### Quoted passage
# system $1000



## JAX (Jun 2, 2006)

I couldnt beleive me eyes and wasnt sure where to put this. I had to post it up to get someone else to verify what my eyes were telling me.....


System for Car Amp and Two Ten Pioneers with Sony MP3 Stereo | eBay


----------



## DBlevel (Oct 6, 2006)

That ones been listed on ebay before. I believe there was another thread for it then as well.

Still funny everytime I see it tho.................


----------



## tinctorus (Oct 5, 2009)

Lol some people are seriously mentally handicapped with some of the garbage they put up online, what's even more saddening is some dumb ass will probably buy it


----------



## theoldguy (Nov 17, 2009)

made an offer for $5 with the note "$1000 for a stolen broken stereo is stupid. "


----------



## JAX (Jun 2, 2006)

thats 499 more pennies than I would haveo offered for it...


----------



## legend94 (Mar 15, 2006)

when i saw this the other day i was trying to recall where the thread was on bad installs 

what i would pay for from this guy is more photos of the install


----------



## aoessand (Jan 11, 2011)

stop hating on my future system guys! and dont anyone buy it before i get saved up for it!!!! LOL


----------



## asianinvasion21 (Sep 24, 2012)

Im gunna offer .99 cents lol.


----------



## mechatron (Sep 26, 2013)

The ad states that it's in "New" condition...yep totally believable ..lol


----------



## legend94 (Mar 15, 2006)

This hopefully is a joke.

Pickup only!


----------



## Ultimateherts (Nov 13, 2006)

I wonder what ****ty car this was in? A 1988 Lebaron owed by John Voit?


----------



## legend94 (Mar 15, 2006)

Ultimateherts said:


> A 1988 Lebaron owed by John Voit?



hopefully one that was not taken to Jerry's mechanic with the b/o problem


----------



## SHAGGS (Apr 24, 2011)

legend94 said:


> hopefully one that was not taken to Jerry's mechanic with the b/o problem


It was actually the Valet that had the horrific BO. 
Jerry's mechanic was the one who obsessed about the car and gave him all kinds of **** for not idolizing the car enough. 
He even stole it when Jerry brought it in, because Kramer and Newman borrowed it and put groceries under the hood, because Elaine had JFK's golf clubs in the trunk. 
Upon chasing him across state, whilst on their way to Michigan to return bottles and cans for the higher deposit, he began throwing the clubs at them. 
Great episode.


----------

[Items from a data source]
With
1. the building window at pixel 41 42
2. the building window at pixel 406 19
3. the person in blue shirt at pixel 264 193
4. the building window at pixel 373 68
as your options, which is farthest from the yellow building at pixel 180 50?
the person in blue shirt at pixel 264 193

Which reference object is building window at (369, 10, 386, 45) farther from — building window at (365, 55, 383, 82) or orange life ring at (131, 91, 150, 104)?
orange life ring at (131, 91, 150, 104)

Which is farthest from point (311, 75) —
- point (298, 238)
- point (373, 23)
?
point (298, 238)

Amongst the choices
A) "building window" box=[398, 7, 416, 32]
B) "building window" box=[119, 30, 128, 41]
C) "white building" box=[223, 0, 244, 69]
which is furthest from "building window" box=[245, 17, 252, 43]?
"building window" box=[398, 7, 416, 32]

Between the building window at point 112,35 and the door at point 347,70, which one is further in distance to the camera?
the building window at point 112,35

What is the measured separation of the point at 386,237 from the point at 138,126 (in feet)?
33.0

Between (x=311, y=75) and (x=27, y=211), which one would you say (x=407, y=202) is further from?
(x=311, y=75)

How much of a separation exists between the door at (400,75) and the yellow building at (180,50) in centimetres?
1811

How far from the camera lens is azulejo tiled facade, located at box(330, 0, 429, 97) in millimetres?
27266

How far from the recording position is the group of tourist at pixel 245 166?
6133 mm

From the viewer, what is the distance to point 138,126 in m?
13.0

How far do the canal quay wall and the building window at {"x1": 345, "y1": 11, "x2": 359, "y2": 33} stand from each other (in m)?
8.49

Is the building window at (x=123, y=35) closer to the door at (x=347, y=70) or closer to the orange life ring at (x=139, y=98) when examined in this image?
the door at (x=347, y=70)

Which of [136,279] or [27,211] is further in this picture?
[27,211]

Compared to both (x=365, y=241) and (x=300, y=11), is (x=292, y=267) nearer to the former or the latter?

### Directions
- 1) In the forum thread, edit the stretch from "## SHAGGS (Apr" through "clubs at them.", putting "parking attendant" in place of "Valet".
- 2) In the forum thread, how much did theoldguy offer for the system?
- 3) List every person named in SHAGGS's post in the forum thread.

### Worked answers
- 1)
## SHAGGS (Apr 24, 2011)

legend94 said:


> hopefully one that was not taken to Jerry's mechanic with the b/o problem


It was actually the parking attendant that had the horrific BO. 
Jerry's mechanic was the one who obsessed about the car and gave him all kinds of **** for not idolizing the car enough. 
He even stole it when Jerry brought it in, because Kramer and Newman borrowed it and put groceries under the hood, because Elaine had JFK's golf clubs in the trunk. 
Upon chasing him across state, whilst on their way to Michigan to return bottles and cans for the higher deposit, he began throwing the clubs at them.

- 2) $5

- 3) Jerry, Kramer, Newman, Elaine, JFK